:: Stored data

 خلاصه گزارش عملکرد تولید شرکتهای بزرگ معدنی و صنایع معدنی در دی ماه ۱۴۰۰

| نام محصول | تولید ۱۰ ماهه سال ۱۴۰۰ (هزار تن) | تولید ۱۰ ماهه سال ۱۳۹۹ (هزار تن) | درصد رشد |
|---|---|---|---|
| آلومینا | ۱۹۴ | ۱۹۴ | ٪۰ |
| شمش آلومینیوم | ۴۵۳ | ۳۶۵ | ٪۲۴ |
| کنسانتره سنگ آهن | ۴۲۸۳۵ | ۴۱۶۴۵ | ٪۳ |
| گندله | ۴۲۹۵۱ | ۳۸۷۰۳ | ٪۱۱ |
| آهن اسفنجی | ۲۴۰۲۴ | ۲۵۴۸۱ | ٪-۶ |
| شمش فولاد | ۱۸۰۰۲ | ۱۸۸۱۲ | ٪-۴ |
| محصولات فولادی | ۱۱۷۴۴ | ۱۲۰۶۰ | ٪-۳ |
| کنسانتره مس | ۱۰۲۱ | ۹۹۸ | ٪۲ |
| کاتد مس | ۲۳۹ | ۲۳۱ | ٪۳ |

::::

Set down each line of the data precisely as it appears above.

 خلاصه گزارش عملکرد تولید شرکتهای بزرگ معدنی و صنایع معدنی در دی ماه ۱۴۰۰

| نام محصول | تولید ۱۰ ماهه سال ۱۴۰۰ (هزار تن) | تولید ۱۰ ماهه سال ۱۳۹۹ (هزار تن) | درصد رشد |
|---|---|---|---|
| آلومینا | ۱۹۴ | ۱۹۴ | ٪۰ |
| شمش آلومینیوم | ۴۵۳ | ۳۶۵ | ٪۲۴ |
| کنسانتره سنگ آهن | ۴۲۸۳۵ | ۴۱۶۴۵ | ٪۳ |
| گندله | ۴۲۹۵۱ | ۳۸۷۰۳ | ٪۱۱ |
| آهن اسفنجی | ۲۴۰۲۴ | ۲۵۴۸۱ | ٪-۶ |
| شمش فولاد | ۱۸۰۰۲ | ۱۸۸۱۲ | ٪-۴ |
| محصولات فولادی | ۱۱۷۴۴ | ۱۲۰۶۰ | ٪-۳ |
| کنسانتره مس | ۱۰۲۱ | ۹۹۸ | ٪۲ |
| کاتد مس | ۲۳۹ | ۲۳۱ | ٪۳ |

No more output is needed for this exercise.